SOURCE TEXT –
────────────────────────────────────────

# Are Horror Films For NTs Different For SFs?



## Brainteaser (Jan 20, 2010)

As well as NFs and STs...

I wonder because I was terrified of the movie 'The Blair Witch Project'. My imagination made everything so much worse for me. However, most of the people I knew at that time weren't scared of the movie. I believe their exact complaint was, "You couldn't even see anything."

Whereas, these same people were terrified of the movie, 'Texas Chainsaw Massacre', but I wasn't. Despite it _actually_ be true. Something about these movies that leave little to the imagination just don't scare me.

Anyone?


----------



## dude10000 (Jan 24, 2010)

I see what you're saying.

_The Shining_ still gives me the creeps, even though the horror devices are very simple. It has this uncanny nightmare quality to it that is difficult to describe, mainly because the blanks are pregnant with more possibility than the entries.

Same even works with action. In _Scarface_, the chainsaw scene is horribly nasty precisely because we don't see anything, so we believe the worst.


----------



## Brainteaser (Jan 20, 2010)

JHBowden said:


> Same even works with action. In _Scarface_, the chainsaw scene is horribly nasty precisely because we don't see anything, so we believe the worst.


 
Hah hah! Exactly, every time I think about it, I try to picture the horror and even imagine the pain.

Another terrifying scene for me was on "Cloverfield", I obsess about the camera man being chewed on by the monster. I just can't seem to help it.


----------



## KaylRyck (Feb 2, 2010)

For me, its like the mum who says "if you don't cut it out, you won't like what's coming to you!"

That'd frighten me because naturally, she'd leave the punishment to my imagination. Which was always much worse than she'd actually carry through with.

Supernatural stuff scares the shit outta me. So _Paranormal Activity_ messed me around a bit! But traditional horrors (The Ring, The Grudge) I generally find boring, lame, and cheesy.


----------



## Daimai (Feb 14, 2010)

────────────────────────────────────────

SOURCE DATA –
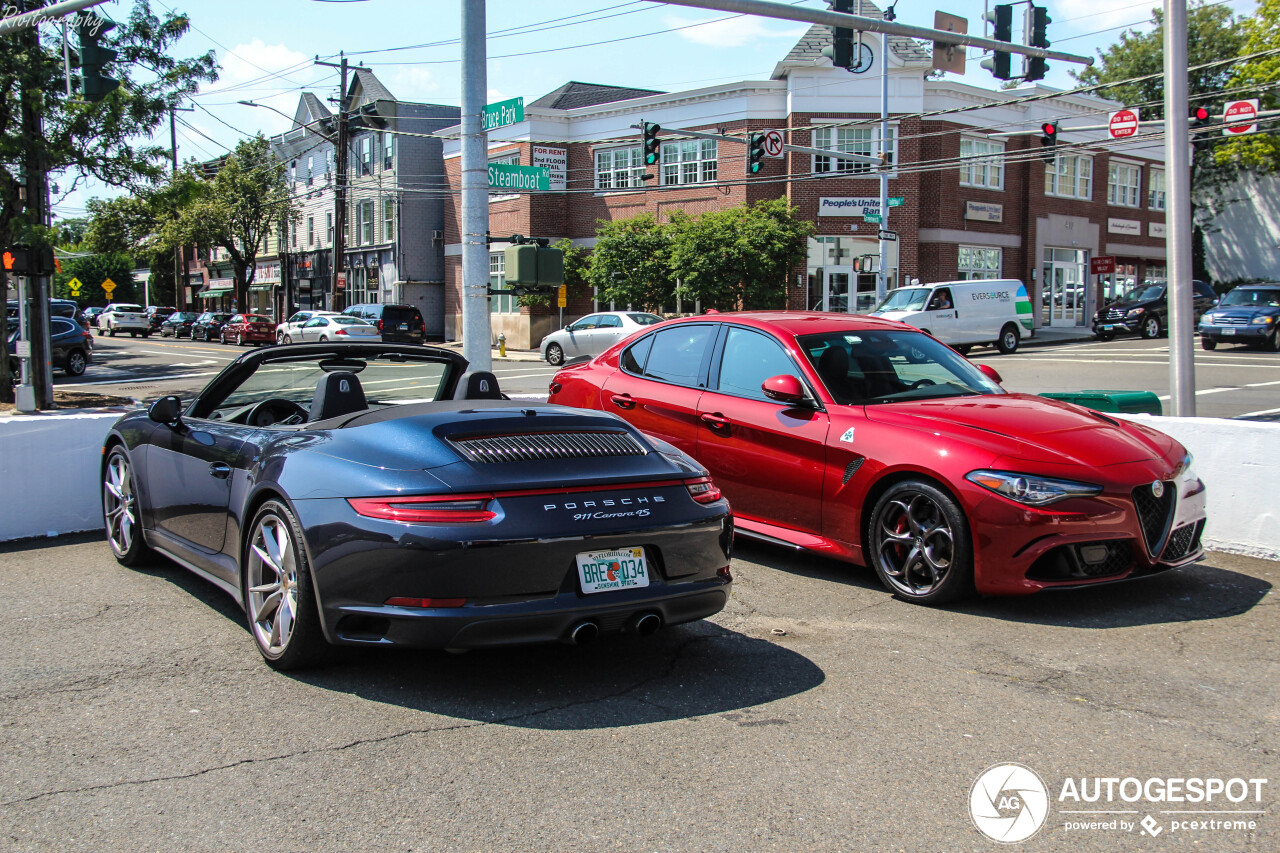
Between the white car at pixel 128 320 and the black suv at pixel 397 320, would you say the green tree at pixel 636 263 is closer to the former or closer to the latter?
the black suv at pixel 397 320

────────────────────────────────────────

EXERCISE TASKS –
1 > For each statement about the horror-film thread, say yes or no and quote the exact words from the thread that decide it.
(a) Most of the people Brainteaser knew back then were not scared of "The Blair Witch Project."
(b) Brainteaser was terrified of "Texas Chainsaw Massacre."
(c) KaylRyck generally finds The Ring and The Grudge boring.
2 > Answer these questions from the horror-film thread.
(a) What did the people Brainteaser knew complain about in "The Blair Witch Project"?
(b) Which film does dude10000 say still gives him the creeps?
(c) In "Cloverfield," what does Brainteaser obsess about?
3 > Rewrite the passage of the horror-film thread that begins with "## KaylRyck (Feb" and stops after "(Feb 14, 2010)", putting "mom" in place of "mum".
The listing is not needed for any of this work.

PROBLEM SOLUTIONS –
1 >
(a) Yes: "most of the people I knew at that time weren't scared of the movie."
(b) No: "these same people were terrified of the movie, 'Texas Chainsaw Massacre', but I wasn't."
(c) Yes: "But traditional horrors (The Ring, The Grudge) I generally find boring, lame, and cheesy."

2 >
(a) Their complaint was, "You couldn't even see anything."
(b) The Shining
(c) The camera man being chewed on by the monster

3 >
## KaylRyck (Feb 2, 2010)

For me, its like the mom who says "if you don't cut it out, you won't like what's coming to you!"

That'd frighten me because naturally, she'd leave the punishment to my imagination. Which was always much worse than she'd actually carry through with.

Supernatural stuff scares the shit outta me. So _Paranormal Activity_ messed me around a bit! But traditional horrors (The Ring, The Grudge) I generally find boring, lame, and cheesy.


----------



## Daimai (Feb 14, 2010)